And silently gets harder to ignore.

Jan 16, 2007 23:02

Is this a feeling that all humans have? If raised by impartial guardians, would one feel lonely for the lack of parents? Having had parents, and then no longer having them, I feel... so alone. I never felt like this before, not all these years. It's been at least 4 years since I've had parents who actually took care of me, and not the other way around. And around 3 since I've had any at all. Has it really taken all these years for this feeling or realization to sink in? Was it time?, or an accumulation of small kind gestures from parents who were not my own? Do all orphans come to feel this way, and can I really be called an orphan, having had parents for the first 13 years of my life?
Maybe it's because of the circumstances... I'll be eighteen in just less than 2 weeks, a pivotal age at which point one no longer requires parents. And my life is getting ready to take many other turns of the sort that usually indicate the process of becoming an adult. Adults are not supposed to need parents... bu am I, perhaps, not yet ready to become an adult? Such a confusing thing-- I want more than anything for these adult-indicating things to come to me. I feel I'm ready for them, or that I will be made ready for them by neccessity. Yet... this thing I feel... It's...
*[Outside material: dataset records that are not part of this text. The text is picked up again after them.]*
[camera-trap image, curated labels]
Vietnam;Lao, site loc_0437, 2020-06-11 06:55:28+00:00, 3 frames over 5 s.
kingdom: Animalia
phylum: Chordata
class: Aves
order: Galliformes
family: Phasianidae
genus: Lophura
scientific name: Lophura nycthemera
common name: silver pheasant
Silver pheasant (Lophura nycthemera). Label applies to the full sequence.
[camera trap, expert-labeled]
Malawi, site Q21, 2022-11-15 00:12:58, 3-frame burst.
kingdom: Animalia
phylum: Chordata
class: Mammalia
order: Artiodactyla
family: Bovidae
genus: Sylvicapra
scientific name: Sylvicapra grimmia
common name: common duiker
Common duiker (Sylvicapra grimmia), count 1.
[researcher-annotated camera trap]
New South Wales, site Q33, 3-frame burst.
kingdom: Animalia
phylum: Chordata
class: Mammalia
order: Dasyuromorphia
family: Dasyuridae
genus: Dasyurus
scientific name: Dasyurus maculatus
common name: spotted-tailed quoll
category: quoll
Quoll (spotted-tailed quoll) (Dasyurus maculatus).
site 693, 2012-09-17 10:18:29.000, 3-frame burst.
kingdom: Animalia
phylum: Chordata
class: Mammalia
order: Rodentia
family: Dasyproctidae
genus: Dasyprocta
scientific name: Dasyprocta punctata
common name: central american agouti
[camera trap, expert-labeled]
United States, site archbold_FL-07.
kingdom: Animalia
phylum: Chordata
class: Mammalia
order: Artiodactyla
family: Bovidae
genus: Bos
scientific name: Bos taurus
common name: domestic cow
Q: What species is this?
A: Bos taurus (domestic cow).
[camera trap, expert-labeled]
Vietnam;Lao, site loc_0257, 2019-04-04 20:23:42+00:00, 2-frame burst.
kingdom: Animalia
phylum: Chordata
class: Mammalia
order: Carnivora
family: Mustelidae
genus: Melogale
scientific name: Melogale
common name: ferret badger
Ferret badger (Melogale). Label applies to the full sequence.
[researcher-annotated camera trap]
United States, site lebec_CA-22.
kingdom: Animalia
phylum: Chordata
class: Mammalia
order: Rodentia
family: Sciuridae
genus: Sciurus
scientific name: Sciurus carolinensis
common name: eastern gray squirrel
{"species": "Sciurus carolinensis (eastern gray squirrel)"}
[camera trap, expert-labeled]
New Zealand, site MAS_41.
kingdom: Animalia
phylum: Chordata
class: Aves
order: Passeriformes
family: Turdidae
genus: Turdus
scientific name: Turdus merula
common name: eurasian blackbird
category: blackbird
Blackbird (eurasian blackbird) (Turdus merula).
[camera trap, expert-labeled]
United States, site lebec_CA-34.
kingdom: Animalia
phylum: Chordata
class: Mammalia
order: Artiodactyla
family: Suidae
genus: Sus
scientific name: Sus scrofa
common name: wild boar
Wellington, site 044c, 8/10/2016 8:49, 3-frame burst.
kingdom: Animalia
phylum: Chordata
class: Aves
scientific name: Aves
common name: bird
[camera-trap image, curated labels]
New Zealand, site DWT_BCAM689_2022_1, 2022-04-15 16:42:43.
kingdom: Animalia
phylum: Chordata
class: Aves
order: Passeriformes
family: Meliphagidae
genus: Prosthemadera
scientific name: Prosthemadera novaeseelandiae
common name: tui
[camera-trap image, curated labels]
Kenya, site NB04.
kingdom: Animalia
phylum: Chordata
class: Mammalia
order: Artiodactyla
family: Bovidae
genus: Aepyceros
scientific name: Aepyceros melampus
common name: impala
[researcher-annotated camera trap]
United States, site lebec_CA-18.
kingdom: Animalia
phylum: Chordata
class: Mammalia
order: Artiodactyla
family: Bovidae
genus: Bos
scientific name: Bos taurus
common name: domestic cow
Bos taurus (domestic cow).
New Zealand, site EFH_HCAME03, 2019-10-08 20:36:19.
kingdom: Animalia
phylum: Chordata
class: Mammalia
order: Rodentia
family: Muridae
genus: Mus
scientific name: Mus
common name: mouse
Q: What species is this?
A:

It's a need, a need to be taken care of.
Some of my siblings, it seems, have felt this too. Stevie is wandering guidelessly through this earth, bitter at our biological parents for never having been there. Diane is close to starting her own family, maybe partially because she's so desperate to make what she was never given. But that's assuming on both parts. I can't say what they feel, just that this understanding is starting to come to me.
I just want it, so desperately. Something real to hold on to, something I know won't break apart in this tumultuous time known as life. Or ever after, even. I just want security. I want a promise that things will be fine, even though I know they will. I want... to be able to let my guard down for just the moment it takes to smile.
These unspeakable words are what I want. This is what I truly want.